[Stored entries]
::::

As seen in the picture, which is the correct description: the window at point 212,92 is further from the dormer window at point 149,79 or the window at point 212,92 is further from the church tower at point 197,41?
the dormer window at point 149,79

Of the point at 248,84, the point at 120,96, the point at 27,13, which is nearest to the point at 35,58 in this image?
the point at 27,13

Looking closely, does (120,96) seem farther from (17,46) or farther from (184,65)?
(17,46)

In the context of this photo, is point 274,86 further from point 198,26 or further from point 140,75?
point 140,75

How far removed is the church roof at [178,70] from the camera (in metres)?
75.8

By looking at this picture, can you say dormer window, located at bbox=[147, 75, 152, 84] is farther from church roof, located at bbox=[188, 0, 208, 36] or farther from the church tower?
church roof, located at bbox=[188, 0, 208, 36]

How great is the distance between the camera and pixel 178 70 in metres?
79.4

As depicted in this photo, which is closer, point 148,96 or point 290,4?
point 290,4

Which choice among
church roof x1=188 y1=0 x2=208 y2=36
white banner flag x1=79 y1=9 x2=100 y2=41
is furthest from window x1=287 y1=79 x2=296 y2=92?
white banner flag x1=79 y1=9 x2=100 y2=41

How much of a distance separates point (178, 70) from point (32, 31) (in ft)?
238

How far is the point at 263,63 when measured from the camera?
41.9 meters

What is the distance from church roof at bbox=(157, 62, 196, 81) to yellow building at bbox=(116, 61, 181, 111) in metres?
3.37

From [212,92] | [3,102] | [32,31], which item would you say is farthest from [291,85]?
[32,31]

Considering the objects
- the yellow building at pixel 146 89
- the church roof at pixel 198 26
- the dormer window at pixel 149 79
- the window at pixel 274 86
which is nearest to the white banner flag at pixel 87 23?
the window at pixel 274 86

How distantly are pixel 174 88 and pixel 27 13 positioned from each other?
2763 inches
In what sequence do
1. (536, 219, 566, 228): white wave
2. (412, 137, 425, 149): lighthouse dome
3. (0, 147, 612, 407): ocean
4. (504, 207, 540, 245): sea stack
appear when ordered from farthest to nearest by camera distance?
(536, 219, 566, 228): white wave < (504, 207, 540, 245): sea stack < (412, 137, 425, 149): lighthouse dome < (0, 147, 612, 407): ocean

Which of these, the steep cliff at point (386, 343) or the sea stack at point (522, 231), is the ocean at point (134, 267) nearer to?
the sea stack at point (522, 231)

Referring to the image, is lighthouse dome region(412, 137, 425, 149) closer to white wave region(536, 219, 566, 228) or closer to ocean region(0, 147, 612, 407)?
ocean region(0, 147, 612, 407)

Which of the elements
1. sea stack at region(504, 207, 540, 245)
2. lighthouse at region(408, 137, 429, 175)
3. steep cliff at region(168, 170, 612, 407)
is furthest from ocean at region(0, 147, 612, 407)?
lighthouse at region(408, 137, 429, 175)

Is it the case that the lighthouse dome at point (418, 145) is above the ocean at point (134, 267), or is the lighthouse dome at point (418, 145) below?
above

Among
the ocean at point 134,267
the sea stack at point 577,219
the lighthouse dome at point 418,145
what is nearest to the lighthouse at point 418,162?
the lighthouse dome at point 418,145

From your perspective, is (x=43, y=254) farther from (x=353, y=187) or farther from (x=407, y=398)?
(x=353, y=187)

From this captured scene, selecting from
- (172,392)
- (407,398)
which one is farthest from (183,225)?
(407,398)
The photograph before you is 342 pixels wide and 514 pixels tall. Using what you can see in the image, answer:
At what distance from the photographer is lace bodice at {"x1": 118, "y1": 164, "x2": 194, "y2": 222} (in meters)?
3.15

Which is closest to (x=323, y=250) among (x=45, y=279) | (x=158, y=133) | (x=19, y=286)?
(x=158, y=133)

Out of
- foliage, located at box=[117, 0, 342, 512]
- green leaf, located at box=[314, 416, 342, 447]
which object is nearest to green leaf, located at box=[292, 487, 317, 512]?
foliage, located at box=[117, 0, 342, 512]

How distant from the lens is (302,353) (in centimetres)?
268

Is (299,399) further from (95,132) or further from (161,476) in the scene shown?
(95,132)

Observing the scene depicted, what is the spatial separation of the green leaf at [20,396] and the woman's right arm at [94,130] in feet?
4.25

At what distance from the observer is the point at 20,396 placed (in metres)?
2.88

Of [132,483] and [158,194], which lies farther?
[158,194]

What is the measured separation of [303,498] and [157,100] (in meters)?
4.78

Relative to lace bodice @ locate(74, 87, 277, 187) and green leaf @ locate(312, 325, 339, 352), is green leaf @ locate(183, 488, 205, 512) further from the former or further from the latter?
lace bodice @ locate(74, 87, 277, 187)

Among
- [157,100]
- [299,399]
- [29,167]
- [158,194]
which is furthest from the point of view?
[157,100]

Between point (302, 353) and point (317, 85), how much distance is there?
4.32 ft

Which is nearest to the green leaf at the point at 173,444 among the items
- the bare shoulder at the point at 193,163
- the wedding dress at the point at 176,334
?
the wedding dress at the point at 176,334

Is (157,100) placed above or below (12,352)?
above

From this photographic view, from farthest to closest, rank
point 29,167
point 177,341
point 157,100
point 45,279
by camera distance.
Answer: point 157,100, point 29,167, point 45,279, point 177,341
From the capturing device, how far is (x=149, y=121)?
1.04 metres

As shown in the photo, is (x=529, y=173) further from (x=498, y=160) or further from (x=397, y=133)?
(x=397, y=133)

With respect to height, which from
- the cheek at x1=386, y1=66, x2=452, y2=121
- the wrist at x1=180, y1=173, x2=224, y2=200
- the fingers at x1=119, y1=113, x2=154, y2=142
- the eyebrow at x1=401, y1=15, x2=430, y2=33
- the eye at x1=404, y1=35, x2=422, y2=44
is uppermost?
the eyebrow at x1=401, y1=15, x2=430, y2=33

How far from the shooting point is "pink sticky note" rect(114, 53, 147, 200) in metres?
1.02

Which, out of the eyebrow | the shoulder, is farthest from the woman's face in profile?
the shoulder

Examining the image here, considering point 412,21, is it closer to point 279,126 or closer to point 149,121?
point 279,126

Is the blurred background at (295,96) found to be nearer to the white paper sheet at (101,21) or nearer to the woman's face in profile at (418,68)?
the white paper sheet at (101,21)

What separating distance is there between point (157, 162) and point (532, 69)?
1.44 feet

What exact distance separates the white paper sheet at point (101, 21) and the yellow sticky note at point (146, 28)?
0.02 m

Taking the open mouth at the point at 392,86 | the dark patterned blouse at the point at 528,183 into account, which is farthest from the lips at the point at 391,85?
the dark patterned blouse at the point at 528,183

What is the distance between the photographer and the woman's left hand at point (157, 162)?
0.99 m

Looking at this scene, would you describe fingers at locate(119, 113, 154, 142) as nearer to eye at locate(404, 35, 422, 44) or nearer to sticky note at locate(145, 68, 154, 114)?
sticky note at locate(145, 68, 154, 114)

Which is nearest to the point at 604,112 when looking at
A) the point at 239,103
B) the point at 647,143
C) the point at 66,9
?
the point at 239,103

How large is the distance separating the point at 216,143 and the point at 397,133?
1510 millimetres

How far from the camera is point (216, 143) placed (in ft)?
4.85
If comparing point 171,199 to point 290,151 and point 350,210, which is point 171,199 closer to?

::::

**Task objective**
Starting at the line that contains "Is the blurred", output each remaining line of the listing, the last line included, exactly as it appears.

**The response**
Is the blurred background at (295,96) found to be nearer to the white paper sheet at (101,21) or nearer to the woman's face in profile at (418,68)?
the white paper sheet at (101,21)

What separating distance is there between point (157, 162) and point (532, 69)?
1.44 feet

What exact distance separates the white paper sheet at point (101, 21) and the yellow sticky note at point (146, 28)?
0.02 m

Taking the open mouth at the point at 392,86 | the dark patterned blouse at the point at 528,183 into account, which is farthest from the lips at the point at 391,85?
the dark patterned blouse at the point at 528,183

What is the distance between the photographer and the woman's left hand at point (157, 162)?
0.99 m

Looking at this scene, would you describe fingers at locate(119, 113, 154, 142) as nearer to eye at locate(404, 35, 422, 44) or nearer to sticky note at locate(145, 68, 154, 114)?
sticky note at locate(145, 68, 154, 114)

Which is nearest to the point at 604,112 when looking at
A) the point at 239,103
B) the point at 647,143
C) the point at 66,9
?
the point at 239,103

How large is the distance separating the point at 216,143 and the point at 397,133?
1510 millimetres

How far from the camera is point (216, 143) placed (in ft)?
4.85
If comparing point 171,199 to point 290,151 and point 350,210, which is point 171,199 closer to?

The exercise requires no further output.